Adopting a standardized approach and fostering flexibility are recommended strategies, especially in the rapidly evolving landscape of generative AI technologies. Daugherty highlighted the imperative of future-proofing solutions to adapt to evolving AI paradigms efficiently.
He cited the example of relational AI applications in HR functions, such as job description generation, as foundational use cases offered by various HR systems providers.
Identifying transformative applications of AI, Daugherty emphasized the potential for life sciences companies to expedite drug discovery processes using conceptual AI. This approach aims to streamline market entry timelines, reduce costs, and enhance transparency in drug development.
Daugherty recounted a collaboration with a telecommunications company leveraging conceptual AI to enhance call analytics, resulting in a 30% productivity surge in call handling and a substantial improvement in customer satisfaction.

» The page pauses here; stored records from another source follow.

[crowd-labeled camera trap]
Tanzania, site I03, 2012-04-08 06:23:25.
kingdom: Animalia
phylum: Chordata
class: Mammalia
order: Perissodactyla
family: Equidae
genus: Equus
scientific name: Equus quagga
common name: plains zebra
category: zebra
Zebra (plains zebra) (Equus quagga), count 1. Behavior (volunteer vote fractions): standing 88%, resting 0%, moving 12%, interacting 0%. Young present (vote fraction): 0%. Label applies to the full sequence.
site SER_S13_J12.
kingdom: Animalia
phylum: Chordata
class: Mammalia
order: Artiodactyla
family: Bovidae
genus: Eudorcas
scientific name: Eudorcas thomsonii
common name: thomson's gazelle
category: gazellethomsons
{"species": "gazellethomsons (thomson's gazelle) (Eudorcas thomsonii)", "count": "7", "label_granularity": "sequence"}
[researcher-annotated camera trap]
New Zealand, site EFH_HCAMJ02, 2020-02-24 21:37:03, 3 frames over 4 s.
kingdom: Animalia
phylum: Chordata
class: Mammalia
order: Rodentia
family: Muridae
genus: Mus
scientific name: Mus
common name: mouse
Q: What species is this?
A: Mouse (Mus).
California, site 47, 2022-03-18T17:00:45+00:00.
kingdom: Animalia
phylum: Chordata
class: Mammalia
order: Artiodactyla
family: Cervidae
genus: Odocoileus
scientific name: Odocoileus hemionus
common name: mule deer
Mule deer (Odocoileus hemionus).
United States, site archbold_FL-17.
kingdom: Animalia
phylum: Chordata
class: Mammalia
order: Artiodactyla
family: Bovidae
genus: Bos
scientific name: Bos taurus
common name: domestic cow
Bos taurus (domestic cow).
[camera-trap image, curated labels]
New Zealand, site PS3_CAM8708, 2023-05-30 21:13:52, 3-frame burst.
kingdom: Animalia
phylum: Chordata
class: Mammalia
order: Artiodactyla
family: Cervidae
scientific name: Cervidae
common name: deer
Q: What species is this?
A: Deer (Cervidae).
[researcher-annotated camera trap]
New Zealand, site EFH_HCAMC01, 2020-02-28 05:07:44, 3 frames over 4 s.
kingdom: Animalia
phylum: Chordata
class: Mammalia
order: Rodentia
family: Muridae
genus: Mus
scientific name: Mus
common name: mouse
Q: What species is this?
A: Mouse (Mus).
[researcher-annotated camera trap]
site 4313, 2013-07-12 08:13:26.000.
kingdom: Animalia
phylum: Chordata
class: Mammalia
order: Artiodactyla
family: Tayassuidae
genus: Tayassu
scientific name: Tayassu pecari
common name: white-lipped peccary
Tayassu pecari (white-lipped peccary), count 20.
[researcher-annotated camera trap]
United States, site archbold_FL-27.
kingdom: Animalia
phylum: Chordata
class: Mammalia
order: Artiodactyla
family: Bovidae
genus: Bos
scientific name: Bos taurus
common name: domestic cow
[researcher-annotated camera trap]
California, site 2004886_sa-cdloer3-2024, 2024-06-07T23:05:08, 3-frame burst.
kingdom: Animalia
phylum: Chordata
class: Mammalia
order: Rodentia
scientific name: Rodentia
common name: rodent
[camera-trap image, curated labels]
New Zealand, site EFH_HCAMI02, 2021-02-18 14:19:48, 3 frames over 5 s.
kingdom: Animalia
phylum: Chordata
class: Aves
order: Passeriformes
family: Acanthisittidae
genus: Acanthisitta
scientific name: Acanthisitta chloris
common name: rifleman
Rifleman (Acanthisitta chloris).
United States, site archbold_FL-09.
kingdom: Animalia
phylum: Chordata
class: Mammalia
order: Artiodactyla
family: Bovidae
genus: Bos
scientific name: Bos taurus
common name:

Understanding the Core Technology
Sesh Iyer, Managing Director and Senior Partner at Boston Consulting Group (BCG), shared insights from numerous discussions with CEOs regarding conceptual AI technologies. He highlighted the importance of demystifying complex AI concepts and elucidating the underlying technologies to facilitate informed decision-making.
A significant portion of BCG’s engagements involves developing a capabilities framework for relational AI, encompassing a comprehensive assessment of available systems supporting these capabilities.
Iyer recommended exploring software platforms featuring conceptual AI functionalities, such as Git Hub, Microsoft 365, or Salesforce’s Einstein, as an initial step to derive value from AI technologies.
He emphasized the transformative impact of conceptual AI in vertical functions like customer service, finance, and HR, revolutionizing these functions to deliver a seamless user experience.
Clients engaging with BCG are keen on enhancing customer service quality while achieving substantial efficiency gains, with productivity improvements ranging from 25% to 50% through the deployment of virtual agent and agent-assist models.
Singla, Daugherty, and Iyer underscored the paramount importance of responsible AI adoption and data security measures to safeguard sensitive information. Establishing Centers of Excellence for responsible AI practices is envisioned as a common trajectory for most businesses.
Despite apprehensions surrounding conceptual AI, experts unanimously advocate for a robust strategic framework before embarking on AI investments, emphasizing the need for a well-defined game plan despite the urgency of technological advancements.